Tzu Chi University of Science and Technology (TCUST) is located in Hualien County, Taiwan and offers undergraduate and graduate programmes in various fields, including nursing, management and information technology.

TCUST, recognised as an outstanding private university by Taiwan’s Ministry of Education, is a premier institution that emphasises research and industry-university cooperation. It has consistently ranked among the top universities in Taiwan and has won multiple awards, including the World Invention Exhibition.

Dr. Pei-Hsuan Lo, Director of the Bilingual Education Centre at TCUST, faced a challenge when the COVID-19 pandemic hit and in-person English tests were no longer feasible.

We asked her what initially made her decide to use EnglishScore as the primary placement English assessment and how our mobile assessment is now used to assess all first-year and EMI students.

The challenge

The Bilingual Education Centre, which works in tandem with the Holistic Education Centre to run the EMI programme at TCUST, also organises compulsory English courses taken by all first-year students. During the pandemic, the department was unable to hold its face-to-face English assessments for incoming students.

EMI classes are also on offer to more advanced students who achieve B2 level or higher, and they need an accurate way of assessing and grouping students into the appropriate course.

“Before implementing EnglishScore, we used LTTC’s CSEPT paper test as our first-year English assessment, but it was time-consuming to organise and mark,” explains Dr. Lo.

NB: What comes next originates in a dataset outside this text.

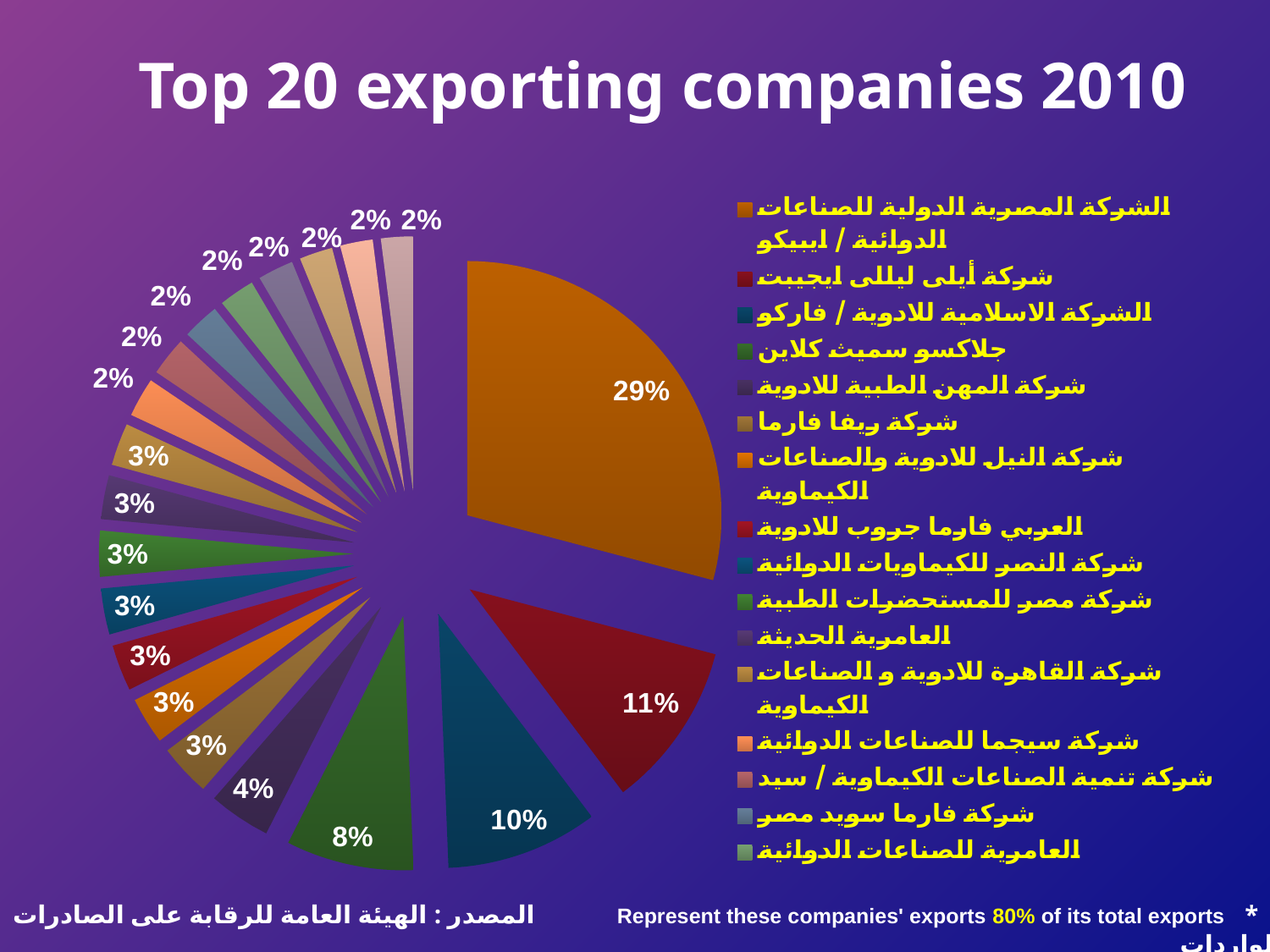
What is the combined share of the three largest slices (29%, 11% and 10%)? 50% How many slices in the pie chart are labelled 3%? 7 What is the smallest share shown as a data label in the pie chart? 2% What is the difference in percentage points between the largest slice (29%) and the second-largest slice (11%)? 18 percentage points What is the title of the chart? Top 20 exporting companies 2010 What is the share of the largest slice in the pie chart? 29% Which is larger: the slice labelled 10% or the slice labelled 8%? 10% Which company does the largest slice (29%) of the pie chart represent? الشركة المصرية الدولية للصناعات الدوائية / ايبيكو How many slices in the pie chart are labelled 2%? 8 What type of chart is shown on the slide? pie chart How many slices does the pie chart have? 20 What is the share of the second-largest slice in the pie chart? 11%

The combination of social restrictions and a time-consuming testing process led Dr. Lo to search for a solution to test students’ English effectively digitally.

The action

The language centre turned to EnglishScore as a remote solution for testing.

“A key benefit of EnglishScore is its mobile delivery, meaning all students can take the test easily, even if they live in remote areas. All the results are sent to our dashboard which gives us an overview of each student’s level, progress and motivation, making it a convenient and clear tool for teachers,” says Dr. Lo.

All first-year students were asked to take EnglishScore and those who received lower than A2 level were asked to take a separate test written by the university to determine their level.

“For the more advanced EMI students, we need to quickly and accurately determine their level so we can place them in the appropriate course. With EnglishScore, we’re able to understand students’ ability almost instantly to see if they’ve reached the B2 threshold,” says Dr. Lo.

The result

EnglishScore proved to be an effective solution for TCUST, with the university looking to roll out EnglishScore to other areas of the university, including testing staff members and international students.

Dr. Lo explains that EnglishScore “can help other universities looking to promote their EMI programme and make English testing a better and more convenient experience for students.”